* Aim of the task: Below are records; transcribe only the line with "Does the placement" and those after it, through the last line, without any change.

═══ Supplied entries ═══

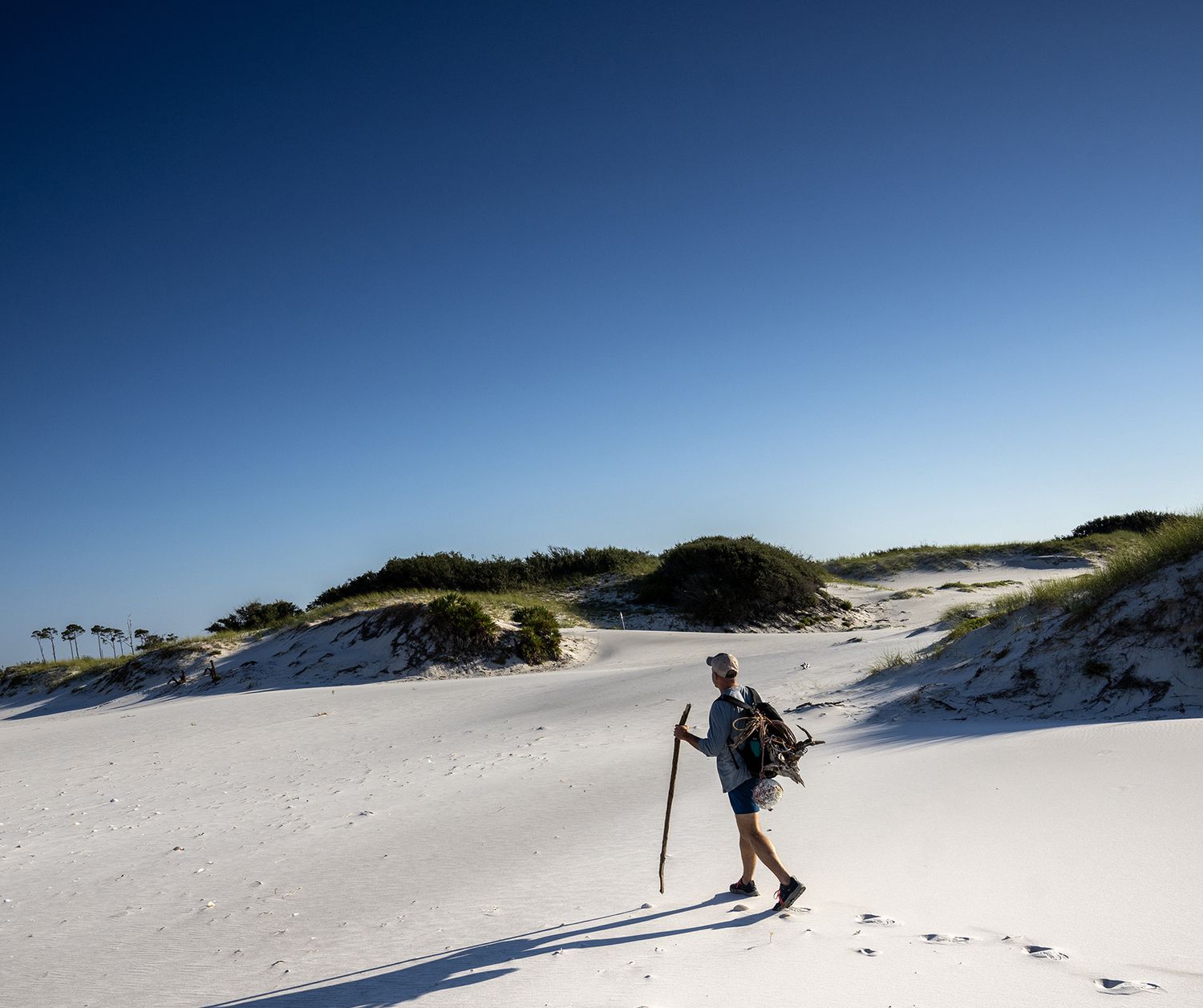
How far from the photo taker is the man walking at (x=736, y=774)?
16.6 ft

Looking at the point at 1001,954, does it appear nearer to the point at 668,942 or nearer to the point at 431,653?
the point at 668,942

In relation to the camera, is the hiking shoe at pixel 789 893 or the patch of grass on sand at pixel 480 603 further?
the patch of grass on sand at pixel 480 603

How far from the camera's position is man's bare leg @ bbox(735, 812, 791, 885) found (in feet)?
16.2

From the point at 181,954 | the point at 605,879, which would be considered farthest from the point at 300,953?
the point at 605,879

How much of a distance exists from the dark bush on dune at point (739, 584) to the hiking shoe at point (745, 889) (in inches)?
752

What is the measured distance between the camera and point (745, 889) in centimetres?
530

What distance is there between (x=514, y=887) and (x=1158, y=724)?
6073 mm

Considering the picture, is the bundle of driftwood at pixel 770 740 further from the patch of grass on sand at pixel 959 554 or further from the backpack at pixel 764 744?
the patch of grass on sand at pixel 959 554

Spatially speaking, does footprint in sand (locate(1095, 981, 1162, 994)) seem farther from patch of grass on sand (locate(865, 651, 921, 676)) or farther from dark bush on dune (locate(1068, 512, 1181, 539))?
dark bush on dune (locate(1068, 512, 1181, 539))

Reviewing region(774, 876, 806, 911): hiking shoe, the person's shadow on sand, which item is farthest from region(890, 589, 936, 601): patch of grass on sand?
the person's shadow on sand

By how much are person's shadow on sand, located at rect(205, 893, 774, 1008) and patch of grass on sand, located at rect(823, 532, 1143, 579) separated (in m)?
31.5

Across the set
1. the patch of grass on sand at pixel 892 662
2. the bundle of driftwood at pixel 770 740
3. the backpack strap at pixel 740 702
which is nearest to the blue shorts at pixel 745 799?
the bundle of driftwood at pixel 770 740

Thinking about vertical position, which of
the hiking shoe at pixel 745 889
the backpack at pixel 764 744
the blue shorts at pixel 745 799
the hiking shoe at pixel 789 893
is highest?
the backpack at pixel 764 744

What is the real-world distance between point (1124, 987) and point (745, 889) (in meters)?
2.29
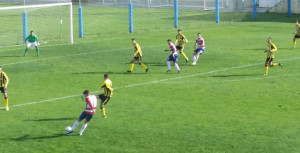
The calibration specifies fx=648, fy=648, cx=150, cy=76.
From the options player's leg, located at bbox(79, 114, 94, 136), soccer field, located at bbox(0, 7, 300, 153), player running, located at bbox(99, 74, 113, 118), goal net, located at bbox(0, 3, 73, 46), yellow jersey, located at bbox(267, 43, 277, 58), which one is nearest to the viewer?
soccer field, located at bbox(0, 7, 300, 153)

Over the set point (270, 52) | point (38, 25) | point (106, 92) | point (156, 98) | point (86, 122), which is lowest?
point (86, 122)

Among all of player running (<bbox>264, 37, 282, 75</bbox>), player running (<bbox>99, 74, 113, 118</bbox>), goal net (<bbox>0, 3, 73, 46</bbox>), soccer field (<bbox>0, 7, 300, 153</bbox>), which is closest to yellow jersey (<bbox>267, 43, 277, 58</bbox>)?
player running (<bbox>264, 37, 282, 75</bbox>)

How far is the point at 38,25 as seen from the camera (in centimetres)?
5978

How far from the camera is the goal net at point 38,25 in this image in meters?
53.1

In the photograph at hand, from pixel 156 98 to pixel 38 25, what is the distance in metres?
30.4

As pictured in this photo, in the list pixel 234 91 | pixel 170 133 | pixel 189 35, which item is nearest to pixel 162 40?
pixel 189 35

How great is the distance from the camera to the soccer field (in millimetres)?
24594

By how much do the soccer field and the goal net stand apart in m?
2.64

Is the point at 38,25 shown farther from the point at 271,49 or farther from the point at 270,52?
the point at 271,49

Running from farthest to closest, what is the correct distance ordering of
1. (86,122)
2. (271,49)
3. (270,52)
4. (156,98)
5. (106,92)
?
1. (270,52)
2. (271,49)
3. (156,98)
4. (106,92)
5. (86,122)

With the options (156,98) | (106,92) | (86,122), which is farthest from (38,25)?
(86,122)

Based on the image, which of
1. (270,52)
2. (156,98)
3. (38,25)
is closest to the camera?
(156,98)

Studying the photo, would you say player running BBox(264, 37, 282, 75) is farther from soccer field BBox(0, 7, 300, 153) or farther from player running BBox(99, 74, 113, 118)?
player running BBox(99, 74, 113, 118)

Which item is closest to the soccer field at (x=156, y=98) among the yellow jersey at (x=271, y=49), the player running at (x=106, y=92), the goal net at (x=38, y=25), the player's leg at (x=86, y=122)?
the player's leg at (x=86, y=122)
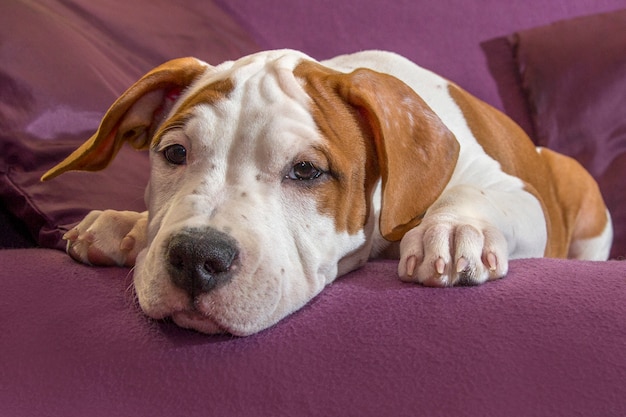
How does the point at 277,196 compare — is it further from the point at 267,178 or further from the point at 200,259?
the point at 200,259

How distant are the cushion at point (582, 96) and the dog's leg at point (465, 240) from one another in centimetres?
121

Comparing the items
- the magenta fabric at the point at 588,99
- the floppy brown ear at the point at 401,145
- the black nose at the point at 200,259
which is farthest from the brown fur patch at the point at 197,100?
the magenta fabric at the point at 588,99

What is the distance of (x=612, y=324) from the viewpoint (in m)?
1.31

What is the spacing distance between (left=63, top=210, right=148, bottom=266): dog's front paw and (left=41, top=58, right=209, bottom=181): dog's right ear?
0.47 feet

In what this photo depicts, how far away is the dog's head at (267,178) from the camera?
1379mm

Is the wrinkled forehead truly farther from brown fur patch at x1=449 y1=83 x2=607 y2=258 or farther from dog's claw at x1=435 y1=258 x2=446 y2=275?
brown fur patch at x1=449 y1=83 x2=607 y2=258


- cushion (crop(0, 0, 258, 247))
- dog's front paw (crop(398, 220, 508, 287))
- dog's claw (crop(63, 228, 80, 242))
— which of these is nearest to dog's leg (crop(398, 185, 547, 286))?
dog's front paw (crop(398, 220, 508, 287))

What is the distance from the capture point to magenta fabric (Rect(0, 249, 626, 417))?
47.7 inches

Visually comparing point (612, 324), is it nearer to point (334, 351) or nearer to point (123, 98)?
point (334, 351)

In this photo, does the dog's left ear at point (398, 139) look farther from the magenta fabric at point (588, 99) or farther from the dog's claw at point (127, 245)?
the magenta fabric at point (588, 99)

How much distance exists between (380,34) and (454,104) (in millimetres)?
999

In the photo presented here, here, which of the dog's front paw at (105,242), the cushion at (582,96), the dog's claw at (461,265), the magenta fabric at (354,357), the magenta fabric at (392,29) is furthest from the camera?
the magenta fabric at (392,29)

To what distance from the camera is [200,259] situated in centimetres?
134

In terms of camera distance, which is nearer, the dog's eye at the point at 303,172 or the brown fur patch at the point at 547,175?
the dog's eye at the point at 303,172
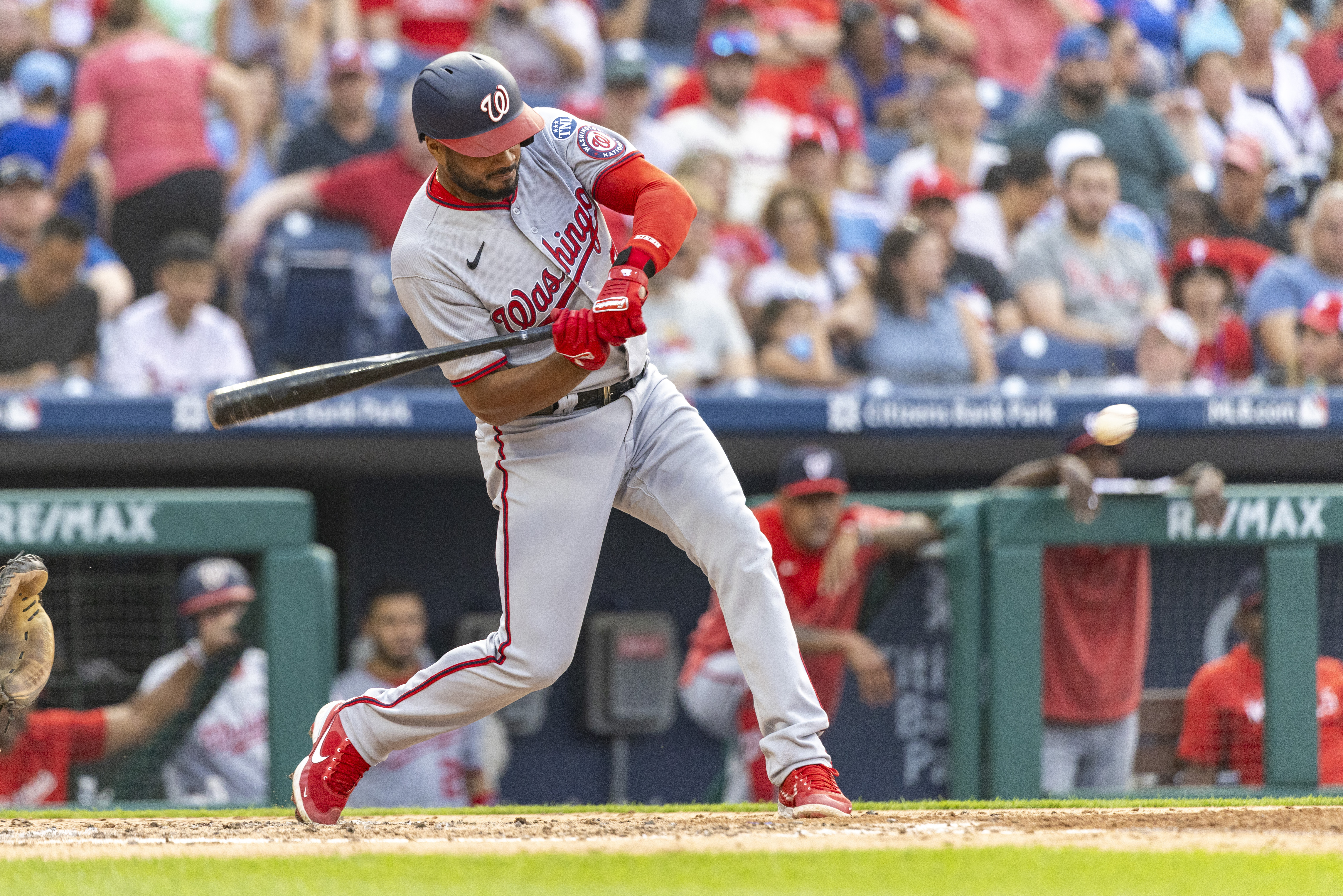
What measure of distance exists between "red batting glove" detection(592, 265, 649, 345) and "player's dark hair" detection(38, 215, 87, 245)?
145 inches

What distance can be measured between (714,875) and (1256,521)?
2.83m

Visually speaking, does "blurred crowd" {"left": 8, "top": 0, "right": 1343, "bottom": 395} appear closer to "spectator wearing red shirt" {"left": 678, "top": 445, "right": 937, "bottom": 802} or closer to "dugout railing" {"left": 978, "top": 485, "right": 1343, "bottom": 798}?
"spectator wearing red shirt" {"left": 678, "top": 445, "right": 937, "bottom": 802}

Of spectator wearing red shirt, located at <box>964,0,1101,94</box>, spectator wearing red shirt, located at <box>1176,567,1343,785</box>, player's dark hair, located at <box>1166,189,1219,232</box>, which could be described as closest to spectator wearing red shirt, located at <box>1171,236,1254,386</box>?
player's dark hair, located at <box>1166,189,1219,232</box>

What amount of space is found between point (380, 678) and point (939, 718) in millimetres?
1961

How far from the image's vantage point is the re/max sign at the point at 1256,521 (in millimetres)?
5047

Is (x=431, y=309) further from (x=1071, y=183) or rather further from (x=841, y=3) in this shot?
(x=841, y=3)

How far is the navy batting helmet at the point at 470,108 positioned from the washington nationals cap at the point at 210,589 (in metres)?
2.45

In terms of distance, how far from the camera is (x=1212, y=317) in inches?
275

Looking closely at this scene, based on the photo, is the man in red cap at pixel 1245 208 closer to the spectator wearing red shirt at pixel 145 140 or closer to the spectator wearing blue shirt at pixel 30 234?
the spectator wearing red shirt at pixel 145 140

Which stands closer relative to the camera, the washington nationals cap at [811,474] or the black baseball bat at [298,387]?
the black baseball bat at [298,387]

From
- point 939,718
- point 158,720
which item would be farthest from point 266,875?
point 939,718

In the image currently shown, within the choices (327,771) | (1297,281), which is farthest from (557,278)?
(1297,281)

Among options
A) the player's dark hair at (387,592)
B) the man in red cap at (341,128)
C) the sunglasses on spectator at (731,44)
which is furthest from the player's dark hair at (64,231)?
the sunglasses on spectator at (731,44)

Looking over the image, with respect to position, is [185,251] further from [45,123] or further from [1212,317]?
[1212,317]
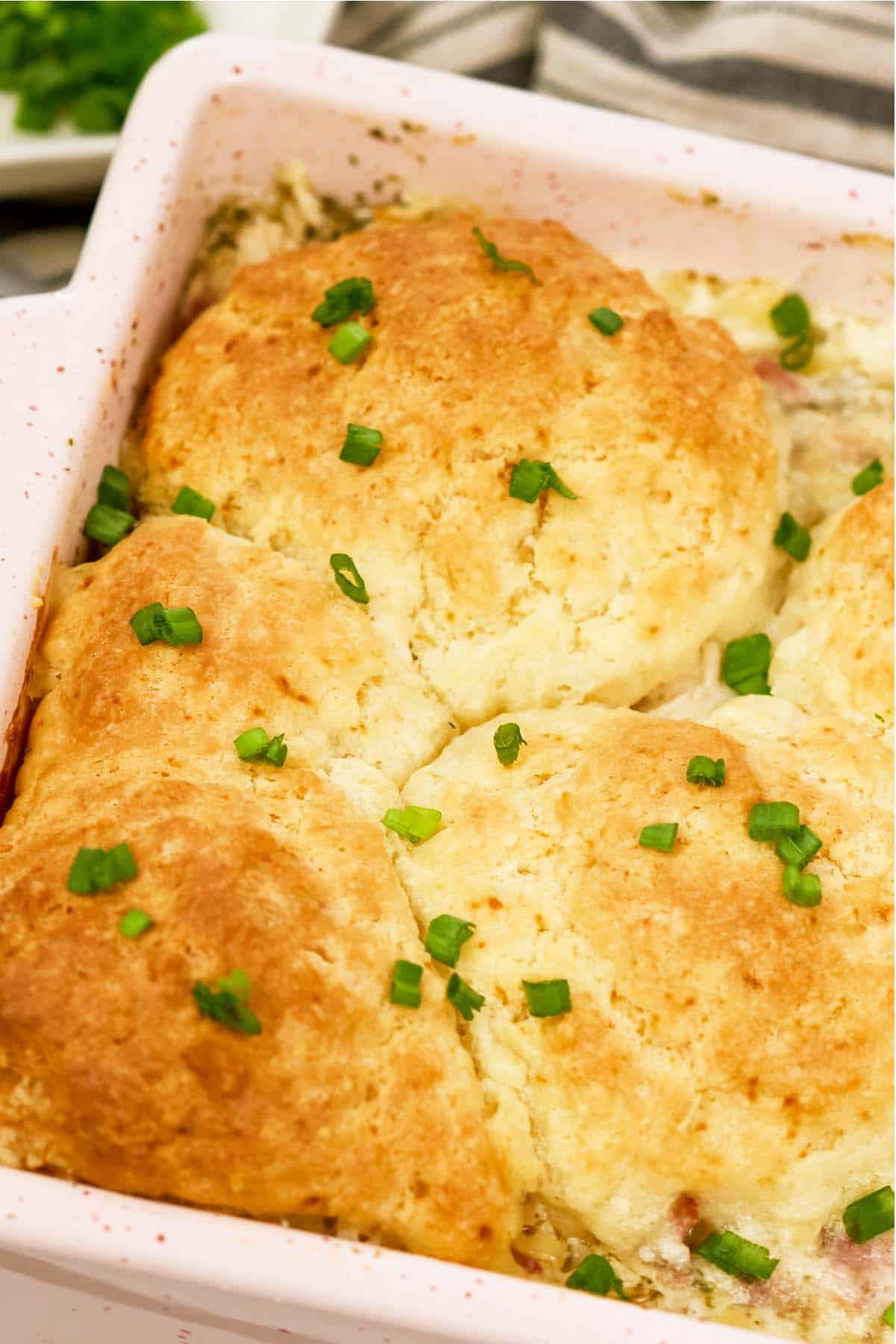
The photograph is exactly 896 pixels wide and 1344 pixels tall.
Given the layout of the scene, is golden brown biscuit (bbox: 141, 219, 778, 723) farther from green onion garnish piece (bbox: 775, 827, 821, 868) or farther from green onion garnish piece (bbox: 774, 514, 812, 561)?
green onion garnish piece (bbox: 775, 827, 821, 868)

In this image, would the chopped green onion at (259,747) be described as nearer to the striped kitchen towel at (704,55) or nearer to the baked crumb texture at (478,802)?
the baked crumb texture at (478,802)

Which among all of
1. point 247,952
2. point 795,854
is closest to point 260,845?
point 247,952

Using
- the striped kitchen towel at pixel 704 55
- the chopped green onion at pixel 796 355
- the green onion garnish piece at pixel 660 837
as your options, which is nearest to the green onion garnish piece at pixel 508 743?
the green onion garnish piece at pixel 660 837

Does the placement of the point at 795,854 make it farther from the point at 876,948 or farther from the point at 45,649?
the point at 45,649

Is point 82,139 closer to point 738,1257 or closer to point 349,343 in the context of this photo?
point 349,343

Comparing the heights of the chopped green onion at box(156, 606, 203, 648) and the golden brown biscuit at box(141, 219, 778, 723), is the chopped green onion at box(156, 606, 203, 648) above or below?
below

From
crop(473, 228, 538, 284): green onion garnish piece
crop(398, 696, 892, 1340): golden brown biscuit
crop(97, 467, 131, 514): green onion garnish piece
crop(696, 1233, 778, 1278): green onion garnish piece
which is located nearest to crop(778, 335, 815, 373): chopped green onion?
crop(473, 228, 538, 284): green onion garnish piece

═══

* Written solution:
Does the placement of the point at 795,854 make it farther from the point at 876,948 or farther from the point at 45,649?
the point at 45,649

Is point 82,139 closer to point 738,1257 or closer to point 349,343 in the context of this photo?
point 349,343

Comparing the heights of the chopped green onion at box(156, 606, 203, 648) and the golden brown biscuit at box(141, 219, 778, 723), is the chopped green onion at box(156, 606, 203, 648) above or below?
below

From
crop(473, 228, 538, 284): green onion garnish piece
crop(398, 696, 892, 1340): golden brown biscuit
crop(97, 467, 131, 514): green onion garnish piece
crop(696, 1233, 778, 1278): green onion garnish piece
which is located nearest to crop(778, 335, 815, 373): chopped green onion?
crop(473, 228, 538, 284): green onion garnish piece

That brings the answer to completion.